Why the Christian Right Believes It Has Once-in-a-Decade Chance to Impose Its Radical Worldview on America
November 26, 2013
Elections have consequences. The Senate Democrats’ detonation of the “nuclear option” has dramatically raised the stakes for secular progressives in 2014, because if there are two issues that juice the Christian Right the most, it’s women’s reproductive rights and judicial activism. On the latter, the Religious Right senses a once-in-a-decade opportunity to impose its radical worldview on America.
Last week, the Senate voted 52-48 to eliminate the ability of the minority party in the Senate to filibuster executive branch nominees and any judgeship below the Supreme Court by changing the requirements for passage to a simple majority vote. It was a historic move made because there was no other alternative, given the GOP’s unprecedented abuse of the filibuster. In the history of the United States, 168 presidential nominees have been filibustered. Half occurred under all presidents from Washington through to Bush. Remarkably, the other half has taken place under just one president: Obama.
Why such aggressive judicial obstructionism by the GOP?
Washington Post columnist E.J. Dionne Jr. writes, “This era’s conservatives will use any means at their disposal to win control of the courts. Their goal is to do all they can to limit Congress’s ability to enact social reforms.”
The Christian Right, which is the GOP’s most reliable and agitated voting bloc, is obsessed with the courts, and the Court of Appeals for the D.C. circuit is the nation’s second most important judicial body, which is why Republicans “gave the game away when all but a few of them opposed Obama’s three most recent appointments.”
Now that Democrats were forced into limiting the filibuster, the Christian Right has its incentive to mobilize for 2014. A simple majority control of the Senate gives it an opportunity to pack the courts with judges straight out of the Justice Scalia mold, who once said that separation of church and state would come under scrutiny under a Supreme Court with a Scalia majority. If the Christian Right sweeps Republicans to control the Senate in next year’s midterms, the anti-secularists will take a big step forward toward their stated ideological goals.
The recent Values Voter Summit demonstrated that the likely 2016 GOP frontrunners have a base wish to transform America’s secular state into a tyrannical theocracy — a nirvana absent gays, liberals, immigrants, Muslims and science books. The right-wing media elites are already doing their bit to gin up the far right’s judicial activists with Rush Limbaugh comparing filibuster reform to rape.

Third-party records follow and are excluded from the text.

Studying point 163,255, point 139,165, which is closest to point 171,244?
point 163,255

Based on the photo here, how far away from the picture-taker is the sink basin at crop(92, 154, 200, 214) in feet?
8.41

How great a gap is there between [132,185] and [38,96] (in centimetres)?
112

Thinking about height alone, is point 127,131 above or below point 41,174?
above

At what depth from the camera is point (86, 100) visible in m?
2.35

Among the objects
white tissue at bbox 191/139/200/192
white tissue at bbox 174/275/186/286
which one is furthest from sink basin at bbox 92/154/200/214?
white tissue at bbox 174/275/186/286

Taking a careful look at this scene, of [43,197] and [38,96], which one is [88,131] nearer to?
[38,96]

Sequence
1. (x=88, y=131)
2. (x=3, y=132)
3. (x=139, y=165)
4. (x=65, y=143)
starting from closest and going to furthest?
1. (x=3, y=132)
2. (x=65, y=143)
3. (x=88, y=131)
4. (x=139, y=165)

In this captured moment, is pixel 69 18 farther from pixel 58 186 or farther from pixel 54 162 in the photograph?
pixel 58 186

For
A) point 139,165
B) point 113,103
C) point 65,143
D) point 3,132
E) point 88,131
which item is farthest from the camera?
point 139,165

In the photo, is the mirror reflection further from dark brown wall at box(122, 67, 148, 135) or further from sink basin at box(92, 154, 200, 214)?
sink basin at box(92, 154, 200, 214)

Truth in Action Ministries recently released a film titled Freedom on Trial, which features Robert Bork, the failed Reagan Supreme Court nominee, Eagle Forum founder Phyllis Schlafly, and Heritage Foundation vice president Genevieve Wood. The general theme of the documentary is that Christianity is under attack thanks to liberal "activist judges." Bork warns that courts are “teaching the people that religion is evil,” while another conservative attorney claims decisions that go against the Ten Commandments will “destroy the country.”

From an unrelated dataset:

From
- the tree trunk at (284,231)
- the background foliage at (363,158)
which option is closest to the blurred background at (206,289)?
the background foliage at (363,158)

President Obama’s judicial nominees were being filibustered because they threaten to alter the circuit court’s philosophical balance. The Republican Party has again demonstrated that nullification and obstruction are ready-made weapons to ensure the courts remain dominated by conservatives.
Cass R. Sunstein, author of Radicals in Robes: Why Extreme Right-Wing Courts are Bad for America,
writes, “Our courts now represents the most extreme elements of the
Republican Party. These reformers include a number of federal
judges—radicals in robes, fundamentalists on the bench….some of these
judges do not hesitate to depart radically from longstanding
understandings of constitutional meaning.” Political analyst James
Fallows writes, “Add that to the simply unprecedented abuse of the
filibuster in the years since the Democrats won control of the Senate
and then took the White House, you have what we’d identify as a kind of
long-term coup if we saw it happening anywhere else.”
The end of
the filibuster threatens the far right’s stranglehold on our courts.
Senate minority leader Mitch McConnell warned, “The solution to this
problem is at the ballot box. We look forward to having a great election
in November 2014.” John McCain warned, “Democrats will regret this.”For Republicans to take back the Senate, they’ll need to win six seats. Given Democrats will need to defend 21 seats, compared to just 14 for the GOP, and that seven of those 21 Democratic seats are in states that lean Republican, expect the Christian Right to be the party’s primary water carrier in the midterms.
Former Speaker Tip O’Neill liked to say that all politics is local. He was wrong. It’s tribal. The detonation of the nuclear option ensures the always-mobilized theological tribe will turn out in high numbers in 2014. This means America’s secular state will remain in the balance should the secular left tribe do no better than its impotency in 2010.